🤖 AI Summary
Existing whole-body control methods for humanoid robots often rely on fixed motion primitives or expensive teleoperation data, making it challenging to generate natural, human-like behaviors such as sitting or kicking. This work proposes the first end-to-end framework that learns visuomotor control policies directly from egocentric human videos, without requiring any real-robot teleoperation data. The approach leverages a vision-language model to predict future full-body motions, which are then retargeted and robustly tracked on a physical robot. Experiments on the Unitree G1 platform demonstrate that the proposed method outperforms baseline approaches in terms of motion naturalness and diversity, establishing a new paradigm for efficient, scalable, and teleoperation-free humanoid control.
📝 Abstract
Achieving versatile and naturalistic whole-body control for humanoid robot scene-interaction remains a significant challenge.
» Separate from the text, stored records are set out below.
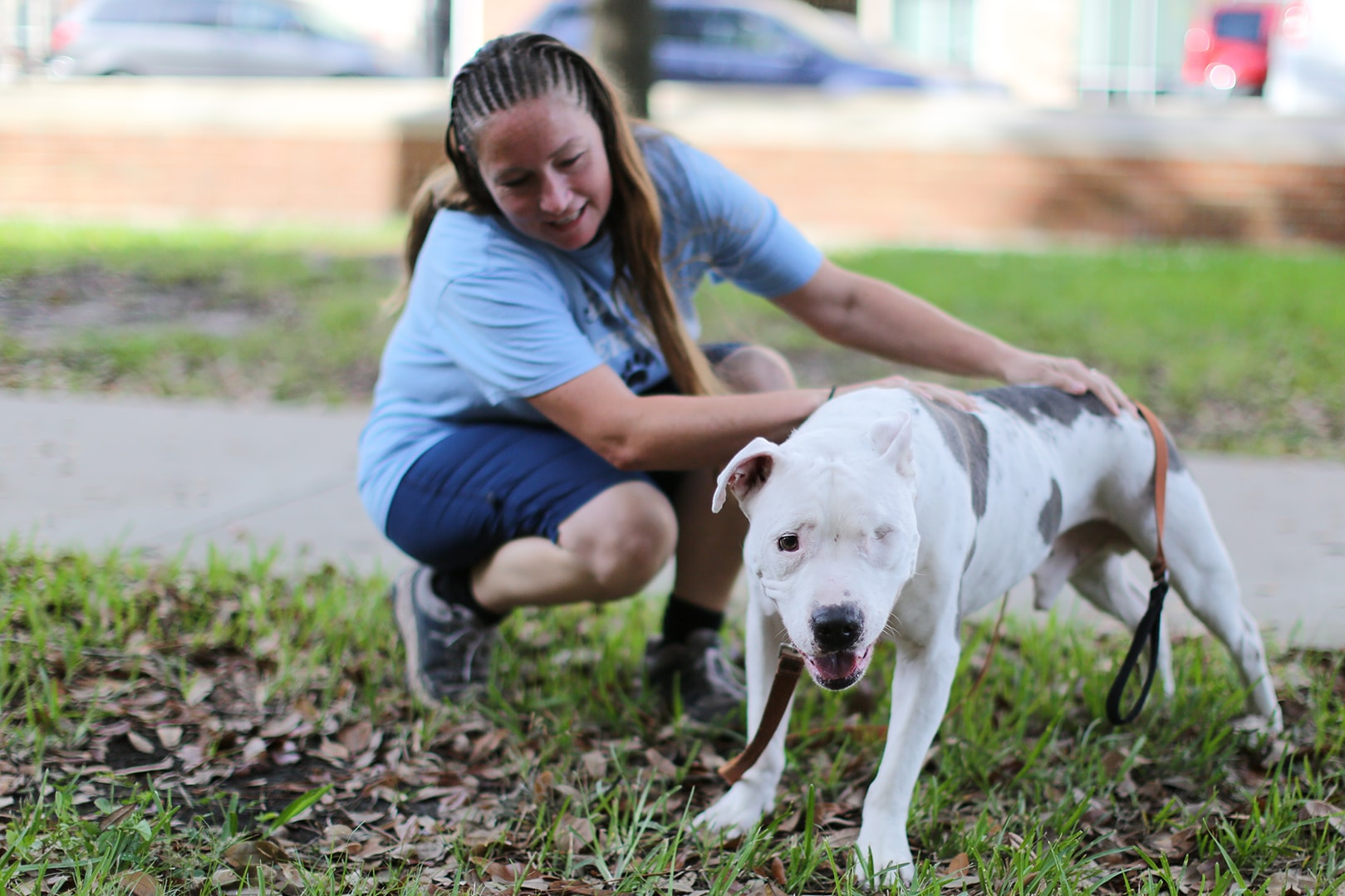Jill Davis kneels down to pet a white pit bull dog with one eye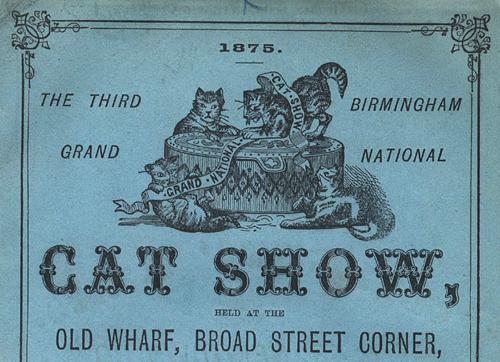 Birminghm Cat Show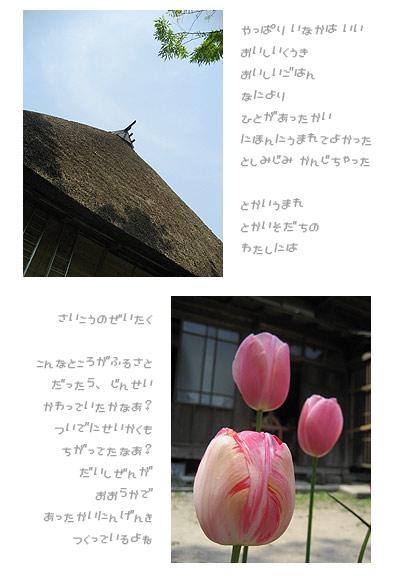 f0017458_0521295.jpg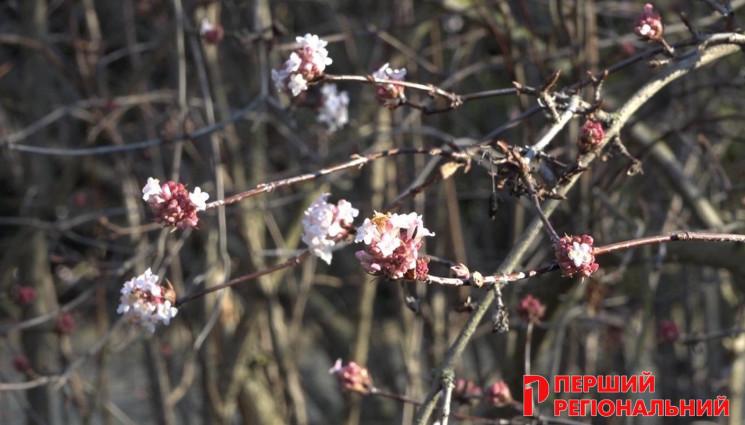 На Херсонщине вовсю цветет североамерика…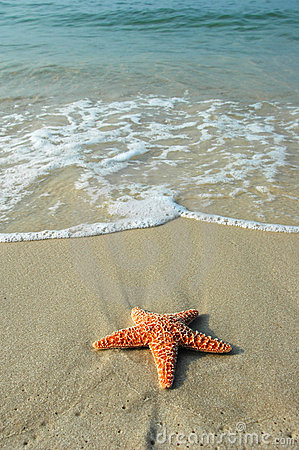 Starfish and the Ocean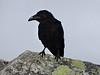 The crow. Picture by Joe Tobiason.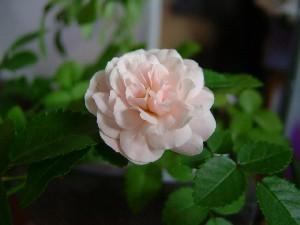 2005_05250012-s.jpg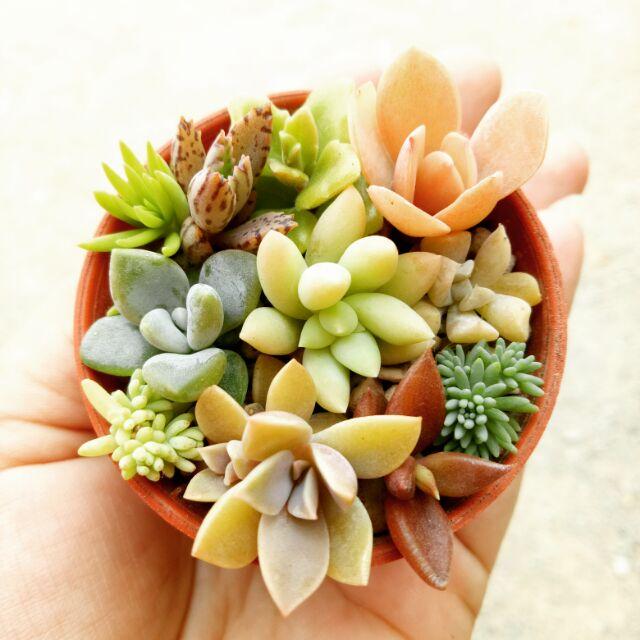 ไม้อวบน้ำรวมชนิด succulent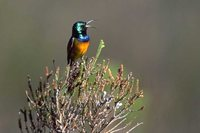Orange-breasted Sunbird - Anthobaphes violacea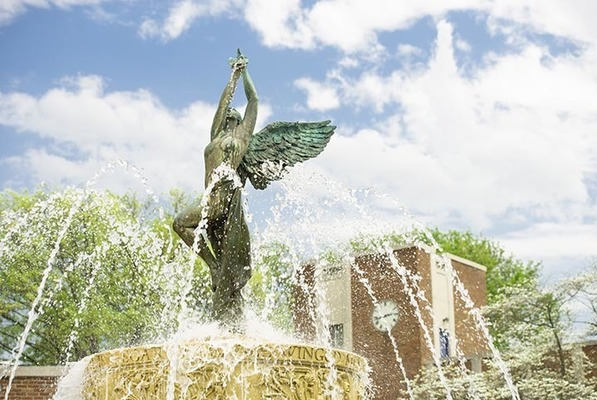 Fountain spring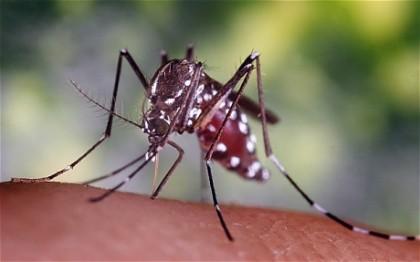 A mosquito bite. Photo credit: www.telegraph.co.uk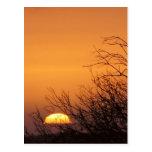 Adiós a otra postal de la puesta del sol del día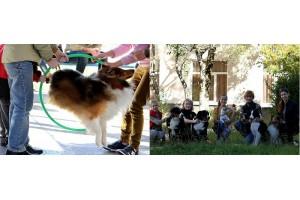 Цирковая дрессировка собак юными кинологами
While some recent works have demonstrated autonomous humanoid interactive control, they are constrained to rigid locomotion patterns and expensive teleoperation data collection, lacking the versatility to execute more human-like natural behaviors such as sitting or kicking. Furthermore, acquiring the necessary real robot teleoperation data is prohibitively expensive and time-consuming. To address these limitations, we introduce ZeroWBC, a novel framework that learns a natural humanoid visuomotor control policy directly from human egocentric videos, eliminating the need for large-scale robot teleoperation data and enabling natural humanoid robot scene-interaction control. Specifically, our approach first fine-tunes a Vision-Language Model (VLM) to predict future whole-body human motions based on text instructions and egocentric visual context, then these generated motions are retargeted to real robot joints and executed via our robust general motion tracking policy for humanoid whole-body control. Extensive experiments on the Unitree G1 humanoid robot demonstrate that our method outperforms baseline approaches in motion naturalness and versatility, successfully establishing a pipeline that eliminates teleoperation data collection overhead for whole-body humanoid control, offering a scalable and efficient paradigm for general humanoid whole-body control.